** Problem **
Rewrite the items below, changing each "camera" to "viewer" and keeping everything else the same.

** Entries supplied **
════════════════════
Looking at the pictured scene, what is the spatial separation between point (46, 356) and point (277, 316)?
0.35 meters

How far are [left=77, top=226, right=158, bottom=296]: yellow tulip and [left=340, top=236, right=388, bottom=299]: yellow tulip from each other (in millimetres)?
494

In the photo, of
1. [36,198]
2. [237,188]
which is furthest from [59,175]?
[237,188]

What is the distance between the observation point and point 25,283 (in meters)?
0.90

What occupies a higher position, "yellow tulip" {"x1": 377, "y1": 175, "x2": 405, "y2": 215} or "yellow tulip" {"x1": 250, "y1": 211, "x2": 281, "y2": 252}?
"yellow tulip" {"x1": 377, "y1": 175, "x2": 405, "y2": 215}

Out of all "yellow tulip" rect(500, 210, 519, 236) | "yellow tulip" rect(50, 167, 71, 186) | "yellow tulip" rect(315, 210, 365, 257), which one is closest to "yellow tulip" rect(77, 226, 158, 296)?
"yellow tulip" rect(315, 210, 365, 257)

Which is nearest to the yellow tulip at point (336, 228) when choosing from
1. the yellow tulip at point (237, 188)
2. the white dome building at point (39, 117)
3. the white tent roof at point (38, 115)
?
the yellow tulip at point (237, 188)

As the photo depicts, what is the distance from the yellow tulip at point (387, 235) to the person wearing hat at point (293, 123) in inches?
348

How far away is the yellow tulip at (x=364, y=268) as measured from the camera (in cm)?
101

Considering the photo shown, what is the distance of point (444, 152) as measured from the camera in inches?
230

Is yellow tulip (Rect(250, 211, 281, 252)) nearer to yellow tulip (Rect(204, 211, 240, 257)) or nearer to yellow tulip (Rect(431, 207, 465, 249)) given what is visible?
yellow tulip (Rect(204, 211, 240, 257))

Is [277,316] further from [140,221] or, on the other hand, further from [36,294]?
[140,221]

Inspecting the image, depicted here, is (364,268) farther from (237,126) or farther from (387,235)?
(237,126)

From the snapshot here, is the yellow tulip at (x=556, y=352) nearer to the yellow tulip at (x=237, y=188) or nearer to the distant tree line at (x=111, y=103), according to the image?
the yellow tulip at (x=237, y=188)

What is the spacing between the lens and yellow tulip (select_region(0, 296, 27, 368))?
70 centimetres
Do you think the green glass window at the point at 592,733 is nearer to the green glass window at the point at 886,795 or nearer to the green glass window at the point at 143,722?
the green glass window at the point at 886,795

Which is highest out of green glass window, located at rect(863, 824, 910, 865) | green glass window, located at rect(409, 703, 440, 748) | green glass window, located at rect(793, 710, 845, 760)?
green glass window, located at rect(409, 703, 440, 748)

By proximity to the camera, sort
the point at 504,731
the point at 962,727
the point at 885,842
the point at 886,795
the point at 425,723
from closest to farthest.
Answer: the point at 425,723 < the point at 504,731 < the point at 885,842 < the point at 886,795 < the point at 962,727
════════════════════
** Answer for the task **
Looking at the pictured scene, what is the spatial separation between point (46, 356) and point (277, 316)?
0.35 meters

How far are [left=77, top=226, right=158, bottom=296]: yellow tulip and [left=340, top=236, right=388, bottom=299]: yellow tulip from each other (in millimetres)?
494

In the photo, of
1. [36,198]
2. [237,188]
which is furthest from [59,175]?
[237,188]

What is the distance between the observation point and point 25,283 (in meters)?
0.90

What occupies a higher position, "yellow tulip" {"x1": 377, "y1": 175, "x2": 405, "y2": 215} or "yellow tulip" {"x1": 250, "y1": 211, "x2": 281, "y2": 252}?
"yellow tulip" {"x1": 377, "y1": 175, "x2": 405, "y2": 215}

Out of all "yellow tulip" rect(500, 210, 519, 236) | "yellow tulip" rect(50, 167, 71, 186) | "yellow tulip" rect(315, 210, 365, 257), which one is closest to "yellow tulip" rect(77, 226, 158, 296)?
"yellow tulip" rect(315, 210, 365, 257)

Which is nearest to the yellow tulip at point (336, 228) when choosing from
1. the yellow tulip at point (237, 188)
2. the white dome building at point (39, 117)
3. the white tent roof at point (38, 115)
?
the yellow tulip at point (237, 188)

As the photo depicts, what is the distance from the yellow tulip at point (387, 235) to the person wearing hat at point (293, 123) in inches?
348

How far away is the yellow tulip at (x=364, y=268) as measured from the viewer (in cm)?
101

Considering the photo shown, what is the distance of point (444, 152) as measured from the viewer in inches?
230

Is yellow tulip (Rect(250, 211, 281, 252)) nearer to yellow tulip (Rect(204, 211, 240, 257)) or nearer to yellow tulip (Rect(431, 207, 465, 249)) given what is visible?
yellow tulip (Rect(204, 211, 240, 257))

Is [277,316] further from [140,221] or, on the other hand, further from [36,294]?
[140,221]

Inspecting the image, depicted here, is (364,268) farther from (237,126) or farther from (387,235)?
(237,126)

From the snapshot here, is the yellow tulip at (x=556, y=352) nearer to the yellow tulip at (x=237, y=188) or nearer to the distant tree line at (x=111, y=103), according to the image?
the yellow tulip at (x=237, y=188)

What is the spacing between the lens and yellow tulip (select_region(0, 296, 27, 368))?
70 centimetres
Do you think the green glass window at the point at 592,733 is nearer to the green glass window at the point at 886,795 or nearer to the green glass window at the point at 143,722?
the green glass window at the point at 886,795

Which is highest out of green glass window, located at rect(863, 824, 910, 865) | green glass window, located at rect(409, 703, 440, 748) | green glass window, located at rect(793, 710, 845, 760)?
green glass window, located at rect(409, 703, 440, 748)

By proximity to the viewer, sort
the point at 504,731
the point at 962,727
the point at 885,842
the point at 886,795
the point at 425,723
from closest to farthest.
Answer: the point at 425,723 < the point at 504,731 < the point at 885,842 < the point at 886,795 < the point at 962,727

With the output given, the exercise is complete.